Metadata-Version: 2.1
Name: historical-robots-txt-parser
Version: 0.1.2
Summary: Parses historical robots.txt files from Wayback Machine
Home-page: https://github.com/alexlitel/historical-robots-txt-parser
License: MIT
Keywords: robots.txt,wayback machine,historical data,historical
Author: Alex Litel
Requires-Python: >=3.7,<4.0
Classifier: License :: OSI Approved :: MIT License
Classifier: Programming Language :: Python :: 3
Classifier: Programming Language :: Python :: 3.7
Classifier: Programming Language :: Python :: 3.8
Requires-Dist: requests (>=2.23.0,<3.0.0)
Project-URL: Repository, https://github.com/alexlitel/historical-robots-txt-parser
Description-Content-Type: text/markdown

[![PyPI version shields.io](https://img.shields.io/pypi/v/historical-robots-txt-parser.svg)](https://pypi.python.org/pypi/historical-robots-txt-parser/) [![MIT license](https://img.shields.io/badge/License-MIT-blue.svg)](https://lbesson.mit-license.org/)



# Historical Robots.txt Parser

This is a small Python package that parses the historical robots.txt files from the Internet Archive's Wayback Machine and coerces the data into a CSV file for tracking addition and removal of `Allow` and `Disallow` rules by timestamp of addition, path, user-agent, rule type (optional). It's a fairly narrow use case but may be helpful to researchers or journalists.

It also includes a parser to coerce a robots.txt file into a dictionary.

## Requirements
* Python 3.7 or later

## Installation
#### Install with Python
```
pip3 install historical-robots-txt-parser
```

#### Install with Git
This package was developed using [Poetry](https://github.com/python-poetry/poetry), which greatly simplifies the experience of dealing with dependencies and everything.
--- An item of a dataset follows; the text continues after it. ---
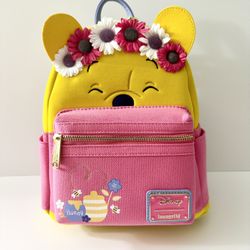 BRAND NEW WITH TAGS. DISNEY WINNIE THE POOH FLOWER CROWN MINI LOUNGEFLY BACKPACK FOR SALE. 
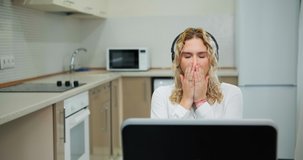 Bored corporate blonde worker in white blouse covers mouth with hands and yawns sitting at online conference in home kitchen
Using Poetry is strongly recommended.

```
git clone https://github.com/alexlitel/historical-robots-txt-parser
cd historical-robots-txt-parser
poetry install
```

There is a `requirements.txt` file included here, so you can also use `pip3 install -r requirements.txt` if you don't want to use Poetry.

## Usage
There are two functions included in the package: `parse_robots_txt` and `historical_scraper`. `historical_scraper` scrapes the historical files for a domain from the Wayback Machine and exports to a CSV. `parse_robots_txt` makes a request to a robots.txt file, parses and coerces it to a dictionary. If you clone the repo, there's a file `app.py` which takes command line arguments for domains to scrape.


### historical_scraper
#### Usage
```
from historical_robots import historical_scraper

historical_scraper('website.com', 'website.csv', <optional arguments>)
```

#### Parameters
| parameter | type | required | default value | description |
|----------------------|------------|----------|---------------|----------------------------------------------------------------------------------------------------------------------------------------------------|
| domain | string | true |  | The domain to scrape records from. Only should be hostname without `www`. |
| file_path | string | true |  | Path of CSV file to export to |
| accept_allow | boolean | false | False | Whether to allow parser to parse `Allow` rules and include those in dataset. Adds a new column to CSV for `Rule` to note `Disallow` or `Allow` rule. By default, function only checks `Disallow` rules.
| skip_scrape_interval | boolean | false | False | Whether to skip the default sleep interval between each historical robots.txt request.  `True` value may cause errors. |
| sleep_interval | number | false | 0.05 | Number of seconds to sleep in between robots.txt requests.  Ignored if `skip_scrape_interval` is `True` |
| params | dictionary | false | {} | Key value pairs representing [valid URL params for the Wayback CDX API](https://github.com/internetarchive/wayback/tree/master/wayback-cdx-server) |



### parse_robots_txt
#### Usage
```
from historical_robots import parse_robots_text

parse_robots_txt('https://www.website.com/robots.txt', False)
```

#### Parameters
| parameter | type | required | default value | description |
|----------------------|------------|----------|---------------|----------------------------------------------------------------------------------------------------------------------------------------------------|
| URL | string | true |  | The URL to request robots.txt file from. |
| accept_allow | boolean | false | False | Whether to parse `Allow` rules. By default, function only checks `Disallow` rules.